:: ФРАГМЕНТ ТЕКСТА

Поп-арт (сокращение от англ. popular art – популярное, общедоступное искусство; второе значение связано со звукоподражанием англ. pop – удар, хлопок, шлепок, т.е. производящее шокирующий эффект) – международное движение в сфере изобразительных искусств, ознаменовавшее фундаментальный сдвиг в концепции современной культуры. Возник как реакция на беспредметный абстракционизм. Представители поп-арта провозгласили своей целью «возвращение к реальности», но реальности, уже опосредованной масс-медиа. Источником их вдохновения стали глянцевые журналы, рекламные упаковки, телевидение, фотография. Поп-арт вернул предмет в искусство, но предмет нарочито бытовой, связанный с современной индустриальной культурой, т.е. прежде всего тиражируемый. Возникнув в начале 50-х гг. в Англии, в среде художников лондонского института современного искусства поп-арт быстро распространился в США и на какое-то время приобрёл тотальный характер. Некоторые идеи стиля используются до сих пор.

::::
:: СТРОКИ ДАННЫХ

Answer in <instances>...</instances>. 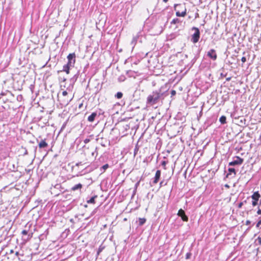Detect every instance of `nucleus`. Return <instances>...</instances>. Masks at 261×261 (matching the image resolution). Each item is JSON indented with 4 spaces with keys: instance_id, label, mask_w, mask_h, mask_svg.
I'll list each match as a JSON object with an SVG mask.
<instances>
[{
    "instance_id": "1",
    "label": "nucleus",
    "mask_w": 261,
    "mask_h": 261,
    "mask_svg": "<svg viewBox=\"0 0 261 261\" xmlns=\"http://www.w3.org/2000/svg\"><path fill=\"white\" fill-rule=\"evenodd\" d=\"M164 92L162 91V88L154 91L147 98V103L150 105L157 103L160 99L164 96Z\"/></svg>"
},
{
    "instance_id": "2",
    "label": "nucleus",
    "mask_w": 261,
    "mask_h": 261,
    "mask_svg": "<svg viewBox=\"0 0 261 261\" xmlns=\"http://www.w3.org/2000/svg\"><path fill=\"white\" fill-rule=\"evenodd\" d=\"M174 10L176 11V15L177 17H184L187 14V9L184 5L175 4Z\"/></svg>"
},
{
    "instance_id": "3",
    "label": "nucleus",
    "mask_w": 261,
    "mask_h": 261,
    "mask_svg": "<svg viewBox=\"0 0 261 261\" xmlns=\"http://www.w3.org/2000/svg\"><path fill=\"white\" fill-rule=\"evenodd\" d=\"M73 96L70 95V96H59L58 95L59 101L60 102V104L64 106H67L69 103L72 99Z\"/></svg>"
},
{
    "instance_id": "4",
    "label": "nucleus",
    "mask_w": 261,
    "mask_h": 261,
    "mask_svg": "<svg viewBox=\"0 0 261 261\" xmlns=\"http://www.w3.org/2000/svg\"><path fill=\"white\" fill-rule=\"evenodd\" d=\"M192 30L194 31L195 32L191 36V41L193 43H196L198 42L199 40L200 36V32L199 29L196 27H194L192 28Z\"/></svg>"
},
{
    "instance_id": "5",
    "label": "nucleus",
    "mask_w": 261,
    "mask_h": 261,
    "mask_svg": "<svg viewBox=\"0 0 261 261\" xmlns=\"http://www.w3.org/2000/svg\"><path fill=\"white\" fill-rule=\"evenodd\" d=\"M260 197L258 192H254L251 196V198L252 199V205L253 206H255L258 204V201Z\"/></svg>"
},
{
    "instance_id": "6",
    "label": "nucleus",
    "mask_w": 261,
    "mask_h": 261,
    "mask_svg": "<svg viewBox=\"0 0 261 261\" xmlns=\"http://www.w3.org/2000/svg\"><path fill=\"white\" fill-rule=\"evenodd\" d=\"M67 58L68 60L67 64H68V65H70L71 66H74L75 63V58H76L75 54L74 53L69 54L67 56Z\"/></svg>"
},
{
    "instance_id": "7",
    "label": "nucleus",
    "mask_w": 261,
    "mask_h": 261,
    "mask_svg": "<svg viewBox=\"0 0 261 261\" xmlns=\"http://www.w3.org/2000/svg\"><path fill=\"white\" fill-rule=\"evenodd\" d=\"M236 160H233V161L229 162L228 165L229 166H234L236 165H240L243 164L244 162V159L240 158L238 156H236L234 157Z\"/></svg>"
},
{
    "instance_id": "8",
    "label": "nucleus",
    "mask_w": 261,
    "mask_h": 261,
    "mask_svg": "<svg viewBox=\"0 0 261 261\" xmlns=\"http://www.w3.org/2000/svg\"><path fill=\"white\" fill-rule=\"evenodd\" d=\"M207 56L211 59L213 61H215L217 58V55L216 50L214 49H211L207 53Z\"/></svg>"
},
{
    "instance_id": "9",
    "label": "nucleus",
    "mask_w": 261,
    "mask_h": 261,
    "mask_svg": "<svg viewBox=\"0 0 261 261\" xmlns=\"http://www.w3.org/2000/svg\"><path fill=\"white\" fill-rule=\"evenodd\" d=\"M177 215L180 217L182 220L185 222H187L188 221V217L186 215L185 211L180 208L177 213Z\"/></svg>"
},
{
    "instance_id": "10",
    "label": "nucleus",
    "mask_w": 261,
    "mask_h": 261,
    "mask_svg": "<svg viewBox=\"0 0 261 261\" xmlns=\"http://www.w3.org/2000/svg\"><path fill=\"white\" fill-rule=\"evenodd\" d=\"M161 172L160 170H158L156 171L155 175L153 180V184H156L158 182L161 177Z\"/></svg>"
},
{
    "instance_id": "11",
    "label": "nucleus",
    "mask_w": 261,
    "mask_h": 261,
    "mask_svg": "<svg viewBox=\"0 0 261 261\" xmlns=\"http://www.w3.org/2000/svg\"><path fill=\"white\" fill-rule=\"evenodd\" d=\"M97 116L96 112L92 113L90 116L88 117V121L92 122L94 121L95 117Z\"/></svg>"
},
{
    "instance_id": "12",
    "label": "nucleus",
    "mask_w": 261,
    "mask_h": 261,
    "mask_svg": "<svg viewBox=\"0 0 261 261\" xmlns=\"http://www.w3.org/2000/svg\"><path fill=\"white\" fill-rule=\"evenodd\" d=\"M83 187V185L81 184H76L74 186H73L71 189V191H76V190H81V189Z\"/></svg>"
},
{
    "instance_id": "13",
    "label": "nucleus",
    "mask_w": 261,
    "mask_h": 261,
    "mask_svg": "<svg viewBox=\"0 0 261 261\" xmlns=\"http://www.w3.org/2000/svg\"><path fill=\"white\" fill-rule=\"evenodd\" d=\"M70 67H72V66L68 65V64L67 63L66 64H65L63 66V69L61 71H64L67 74H69V71H70Z\"/></svg>"
},
{
    "instance_id": "14",
    "label": "nucleus",
    "mask_w": 261,
    "mask_h": 261,
    "mask_svg": "<svg viewBox=\"0 0 261 261\" xmlns=\"http://www.w3.org/2000/svg\"><path fill=\"white\" fill-rule=\"evenodd\" d=\"M48 146L47 143L45 142V140H42L39 143V147L40 148H45Z\"/></svg>"
},
{
    "instance_id": "15",
    "label": "nucleus",
    "mask_w": 261,
    "mask_h": 261,
    "mask_svg": "<svg viewBox=\"0 0 261 261\" xmlns=\"http://www.w3.org/2000/svg\"><path fill=\"white\" fill-rule=\"evenodd\" d=\"M139 36V35L137 34L136 36L133 37L131 42V44L133 45V48H134L136 44Z\"/></svg>"
},
{
    "instance_id": "16",
    "label": "nucleus",
    "mask_w": 261,
    "mask_h": 261,
    "mask_svg": "<svg viewBox=\"0 0 261 261\" xmlns=\"http://www.w3.org/2000/svg\"><path fill=\"white\" fill-rule=\"evenodd\" d=\"M228 172L229 173L226 175V177H228L229 175L231 174V173H233L234 176L236 174V170L233 168H229L228 169Z\"/></svg>"
},
{
    "instance_id": "17",
    "label": "nucleus",
    "mask_w": 261,
    "mask_h": 261,
    "mask_svg": "<svg viewBox=\"0 0 261 261\" xmlns=\"http://www.w3.org/2000/svg\"><path fill=\"white\" fill-rule=\"evenodd\" d=\"M61 188V185L60 184H56L54 187L50 188L51 193H53L55 190L60 189Z\"/></svg>"
},
{
    "instance_id": "18",
    "label": "nucleus",
    "mask_w": 261,
    "mask_h": 261,
    "mask_svg": "<svg viewBox=\"0 0 261 261\" xmlns=\"http://www.w3.org/2000/svg\"><path fill=\"white\" fill-rule=\"evenodd\" d=\"M97 198V195H94L89 200L87 201L88 203H92L94 204L95 203V199Z\"/></svg>"
},
{
    "instance_id": "19",
    "label": "nucleus",
    "mask_w": 261,
    "mask_h": 261,
    "mask_svg": "<svg viewBox=\"0 0 261 261\" xmlns=\"http://www.w3.org/2000/svg\"><path fill=\"white\" fill-rule=\"evenodd\" d=\"M109 164H106L100 167V170L102 173H103L106 171V170H107L109 168Z\"/></svg>"
},
{
    "instance_id": "20",
    "label": "nucleus",
    "mask_w": 261,
    "mask_h": 261,
    "mask_svg": "<svg viewBox=\"0 0 261 261\" xmlns=\"http://www.w3.org/2000/svg\"><path fill=\"white\" fill-rule=\"evenodd\" d=\"M219 121L221 124H225L226 123V117L225 116H222L220 118Z\"/></svg>"
},
{
    "instance_id": "21",
    "label": "nucleus",
    "mask_w": 261,
    "mask_h": 261,
    "mask_svg": "<svg viewBox=\"0 0 261 261\" xmlns=\"http://www.w3.org/2000/svg\"><path fill=\"white\" fill-rule=\"evenodd\" d=\"M146 222V219L145 218H139V225L140 226H142Z\"/></svg>"
},
{
    "instance_id": "22",
    "label": "nucleus",
    "mask_w": 261,
    "mask_h": 261,
    "mask_svg": "<svg viewBox=\"0 0 261 261\" xmlns=\"http://www.w3.org/2000/svg\"><path fill=\"white\" fill-rule=\"evenodd\" d=\"M180 22L181 21L178 18H174L171 22V24H176Z\"/></svg>"
},
{
    "instance_id": "23",
    "label": "nucleus",
    "mask_w": 261,
    "mask_h": 261,
    "mask_svg": "<svg viewBox=\"0 0 261 261\" xmlns=\"http://www.w3.org/2000/svg\"><path fill=\"white\" fill-rule=\"evenodd\" d=\"M123 96V93L121 92H117L115 95V97H116L118 99H120Z\"/></svg>"
},
{
    "instance_id": "24",
    "label": "nucleus",
    "mask_w": 261,
    "mask_h": 261,
    "mask_svg": "<svg viewBox=\"0 0 261 261\" xmlns=\"http://www.w3.org/2000/svg\"><path fill=\"white\" fill-rule=\"evenodd\" d=\"M255 243L256 245H261V237H258L255 241Z\"/></svg>"
},
{
    "instance_id": "25",
    "label": "nucleus",
    "mask_w": 261,
    "mask_h": 261,
    "mask_svg": "<svg viewBox=\"0 0 261 261\" xmlns=\"http://www.w3.org/2000/svg\"><path fill=\"white\" fill-rule=\"evenodd\" d=\"M94 155H95V156L98 155L97 147H96L95 151L92 153V156H94Z\"/></svg>"
},
{
    "instance_id": "26",
    "label": "nucleus",
    "mask_w": 261,
    "mask_h": 261,
    "mask_svg": "<svg viewBox=\"0 0 261 261\" xmlns=\"http://www.w3.org/2000/svg\"><path fill=\"white\" fill-rule=\"evenodd\" d=\"M167 185V182H164V181L163 180L162 181L160 182V187L163 186H165Z\"/></svg>"
},
{
    "instance_id": "27",
    "label": "nucleus",
    "mask_w": 261,
    "mask_h": 261,
    "mask_svg": "<svg viewBox=\"0 0 261 261\" xmlns=\"http://www.w3.org/2000/svg\"><path fill=\"white\" fill-rule=\"evenodd\" d=\"M67 95H68V94L67 92V91H64L62 92V95H61L60 96H67Z\"/></svg>"
},
{
    "instance_id": "28",
    "label": "nucleus",
    "mask_w": 261,
    "mask_h": 261,
    "mask_svg": "<svg viewBox=\"0 0 261 261\" xmlns=\"http://www.w3.org/2000/svg\"><path fill=\"white\" fill-rule=\"evenodd\" d=\"M28 233V230H23L21 232V233L23 234V235H27Z\"/></svg>"
},
{
    "instance_id": "29",
    "label": "nucleus",
    "mask_w": 261,
    "mask_h": 261,
    "mask_svg": "<svg viewBox=\"0 0 261 261\" xmlns=\"http://www.w3.org/2000/svg\"><path fill=\"white\" fill-rule=\"evenodd\" d=\"M191 255V254L190 253H187L186 254V259L189 258L190 257Z\"/></svg>"
},
{
    "instance_id": "30",
    "label": "nucleus",
    "mask_w": 261,
    "mask_h": 261,
    "mask_svg": "<svg viewBox=\"0 0 261 261\" xmlns=\"http://www.w3.org/2000/svg\"><path fill=\"white\" fill-rule=\"evenodd\" d=\"M241 61L243 63H245L246 61V58L245 57H243L241 59Z\"/></svg>"
},
{
    "instance_id": "31",
    "label": "nucleus",
    "mask_w": 261,
    "mask_h": 261,
    "mask_svg": "<svg viewBox=\"0 0 261 261\" xmlns=\"http://www.w3.org/2000/svg\"><path fill=\"white\" fill-rule=\"evenodd\" d=\"M56 190H55L54 191V192H53V193H52V194H54V195H55V196H58V195H59L60 193H58L57 192H56Z\"/></svg>"
},
{
    "instance_id": "32",
    "label": "nucleus",
    "mask_w": 261,
    "mask_h": 261,
    "mask_svg": "<svg viewBox=\"0 0 261 261\" xmlns=\"http://www.w3.org/2000/svg\"><path fill=\"white\" fill-rule=\"evenodd\" d=\"M260 224H261V222H260V221H258L257 222V223H256V227L257 228H258V227H259V226L260 225Z\"/></svg>"
},
{
    "instance_id": "33",
    "label": "nucleus",
    "mask_w": 261,
    "mask_h": 261,
    "mask_svg": "<svg viewBox=\"0 0 261 261\" xmlns=\"http://www.w3.org/2000/svg\"><path fill=\"white\" fill-rule=\"evenodd\" d=\"M171 94L172 95H174L176 94V91L175 90H172Z\"/></svg>"
},
{
    "instance_id": "34",
    "label": "nucleus",
    "mask_w": 261,
    "mask_h": 261,
    "mask_svg": "<svg viewBox=\"0 0 261 261\" xmlns=\"http://www.w3.org/2000/svg\"><path fill=\"white\" fill-rule=\"evenodd\" d=\"M243 205V202H240L239 204V205H238V207L239 208H241L242 207V205Z\"/></svg>"
},
{
    "instance_id": "35",
    "label": "nucleus",
    "mask_w": 261,
    "mask_h": 261,
    "mask_svg": "<svg viewBox=\"0 0 261 261\" xmlns=\"http://www.w3.org/2000/svg\"><path fill=\"white\" fill-rule=\"evenodd\" d=\"M251 223V221L250 220H247L246 221V225H248Z\"/></svg>"
},
{
    "instance_id": "36",
    "label": "nucleus",
    "mask_w": 261,
    "mask_h": 261,
    "mask_svg": "<svg viewBox=\"0 0 261 261\" xmlns=\"http://www.w3.org/2000/svg\"><path fill=\"white\" fill-rule=\"evenodd\" d=\"M89 141H90V139H86L84 140V143H88Z\"/></svg>"
},
{
    "instance_id": "37",
    "label": "nucleus",
    "mask_w": 261,
    "mask_h": 261,
    "mask_svg": "<svg viewBox=\"0 0 261 261\" xmlns=\"http://www.w3.org/2000/svg\"><path fill=\"white\" fill-rule=\"evenodd\" d=\"M257 214L258 215H261V209L258 208V210L257 212Z\"/></svg>"
},
{
    "instance_id": "38",
    "label": "nucleus",
    "mask_w": 261,
    "mask_h": 261,
    "mask_svg": "<svg viewBox=\"0 0 261 261\" xmlns=\"http://www.w3.org/2000/svg\"><path fill=\"white\" fill-rule=\"evenodd\" d=\"M166 161H163V162H162V165L163 166H165L166 165Z\"/></svg>"
},
{
    "instance_id": "39",
    "label": "nucleus",
    "mask_w": 261,
    "mask_h": 261,
    "mask_svg": "<svg viewBox=\"0 0 261 261\" xmlns=\"http://www.w3.org/2000/svg\"><path fill=\"white\" fill-rule=\"evenodd\" d=\"M19 253L18 252L16 251V252H15V255L16 256L18 257V256H19Z\"/></svg>"
},
{
    "instance_id": "40",
    "label": "nucleus",
    "mask_w": 261,
    "mask_h": 261,
    "mask_svg": "<svg viewBox=\"0 0 261 261\" xmlns=\"http://www.w3.org/2000/svg\"><path fill=\"white\" fill-rule=\"evenodd\" d=\"M14 253L13 250L11 249V250H10L9 254H12V253Z\"/></svg>"
},
{
    "instance_id": "41",
    "label": "nucleus",
    "mask_w": 261,
    "mask_h": 261,
    "mask_svg": "<svg viewBox=\"0 0 261 261\" xmlns=\"http://www.w3.org/2000/svg\"><path fill=\"white\" fill-rule=\"evenodd\" d=\"M224 186H225V187H226L227 188H229V187H230L227 184H225Z\"/></svg>"
},
{
    "instance_id": "42",
    "label": "nucleus",
    "mask_w": 261,
    "mask_h": 261,
    "mask_svg": "<svg viewBox=\"0 0 261 261\" xmlns=\"http://www.w3.org/2000/svg\"><path fill=\"white\" fill-rule=\"evenodd\" d=\"M230 80H231V77H227L226 78V81H229Z\"/></svg>"
},
{
    "instance_id": "43",
    "label": "nucleus",
    "mask_w": 261,
    "mask_h": 261,
    "mask_svg": "<svg viewBox=\"0 0 261 261\" xmlns=\"http://www.w3.org/2000/svg\"><path fill=\"white\" fill-rule=\"evenodd\" d=\"M81 163H82L81 162L76 163V166H79V165H80L81 164Z\"/></svg>"
},
{
    "instance_id": "44",
    "label": "nucleus",
    "mask_w": 261,
    "mask_h": 261,
    "mask_svg": "<svg viewBox=\"0 0 261 261\" xmlns=\"http://www.w3.org/2000/svg\"><path fill=\"white\" fill-rule=\"evenodd\" d=\"M221 76H226V75H224L223 73H221Z\"/></svg>"
},
{
    "instance_id": "45",
    "label": "nucleus",
    "mask_w": 261,
    "mask_h": 261,
    "mask_svg": "<svg viewBox=\"0 0 261 261\" xmlns=\"http://www.w3.org/2000/svg\"><path fill=\"white\" fill-rule=\"evenodd\" d=\"M164 2L166 3L168 2V0H163Z\"/></svg>"
},
{
    "instance_id": "46",
    "label": "nucleus",
    "mask_w": 261,
    "mask_h": 261,
    "mask_svg": "<svg viewBox=\"0 0 261 261\" xmlns=\"http://www.w3.org/2000/svg\"><path fill=\"white\" fill-rule=\"evenodd\" d=\"M101 146H103V147H105V145L104 144H101Z\"/></svg>"
},
{
    "instance_id": "47",
    "label": "nucleus",
    "mask_w": 261,
    "mask_h": 261,
    "mask_svg": "<svg viewBox=\"0 0 261 261\" xmlns=\"http://www.w3.org/2000/svg\"><path fill=\"white\" fill-rule=\"evenodd\" d=\"M63 81H66V79L64 78L63 80Z\"/></svg>"
},
{
    "instance_id": "48",
    "label": "nucleus",
    "mask_w": 261,
    "mask_h": 261,
    "mask_svg": "<svg viewBox=\"0 0 261 261\" xmlns=\"http://www.w3.org/2000/svg\"><path fill=\"white\" fill-rule=\"evenodd\" d=\"M100 251H101V249H99V251H98V253H99V252Z\"/></svg>"
},
{
    "instance_id": "49",
    "label": "nucleus",
    "mask_w": 261,
    "mask_h": 261,
    "mask_svg": "<svg viewBox=\"0 0 261 261\" xmlns=\"http://www.w3.org/2000/svg\"><path fill=\"white\" fill-rule=\"evenodd\" d=\"M25 154H27V151H25Z\"/></svg>"
},
{
    "instance_id": "50",
    "label": "nucleus",
    "mask_w": 261,
    "mask_h": 261,
    "mask_svg": "<svg viewBox=\"0 0 261 261\" xmlns=\"http://www.w3.org/2000/svg\"><path fill=\"white\" fill-rule=\"evenodd\" d=\"M259 204H261V201L259 202Z\"/></svg>"
},
{
    "instance_id": "51",
    "label": "nucleus",
    "mask_w": 261,
    "mask_h": 261,
    "mask_svg": "<svg viewBox=\"0 0 261 261\" xmlns=\"http://www.w3.org/2000/svg\"><path fill=\"white\" fill-rule=\"evenodd\" d=\"M259 221H260V222H261V219Z\"/></svg>"
},
{
    "instance_id": "52",
    "label": "nucleus",
    "mask_w": 261,
    "mask_h": 261,
    "mask_svg": "<svg viewBox=\"0 0 261 261\" xmlns=\"http://www.w3.org/2000/svg\"><path fill=\"white\" fill-rule=\"evenodd\" d=\"M260 261H261V260H260Z\"/></svg>"
}]
</instances>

::::

_ЗАДАНИЕ_. Объясните по тексту о поп-арте, откуда у названия движения второе значение. Уложитесь в одно–три предложения.

_ОТВЕТ_. Второе значение связано со звукоподражанием: английское pop означает удар, хлопок, шлепок. Поэтому название понимается и как указание на искусство, производящее шокирующий эффект.